Movement
I have said, but have not sufficiently emphasized the command, that the shoulders must be dropped loosely forward. Let me add that just before the movement is given the head should be allowed to sag downward and the muscles to become relaxed. This movement given with stiff shoulders and upraised head becomes a push.
The desired movement is a throwing movement.
Force is released from both shoulders at once, concentrated at the same instant by a slight shifting forward of the elbows, and strikes the spinous process as one force, which is the resultant of the two meeting at the wrist of contact hand and being united there. The two arms use the contact hand as a passive instrument for driving the vertebra.
The objective point, the distance to which the movement is mentally thrown at the instant of delivery, should be the center of mass of the vertebra, varying according to the section of the spine.
Contact Point
The exact contact point of hand with vertebra varies. If the vertebra is to be moved toward the right the pisiform rests against (not upon) the left side of the spinous; if toward the left and inferior, against the right side and just above, in the notch between it and the next superior process. The rule is to so place hand that the spinous process is between the pisiform and the direction to which movement is given.
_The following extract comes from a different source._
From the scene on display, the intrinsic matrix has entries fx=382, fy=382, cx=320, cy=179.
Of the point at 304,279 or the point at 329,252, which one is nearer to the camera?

On the hand the contact may be said to vary, according to the direction of subluxation and position of adjuster, so as to describe a circle around the pisiform in the course of the various changes of position necessary to the use of this movement. No error could be greater than to attempt to use always the same face of the pisiform and to adapt the position of hands and arms to this end, when any face or aspect of the little bone is equally good with any other.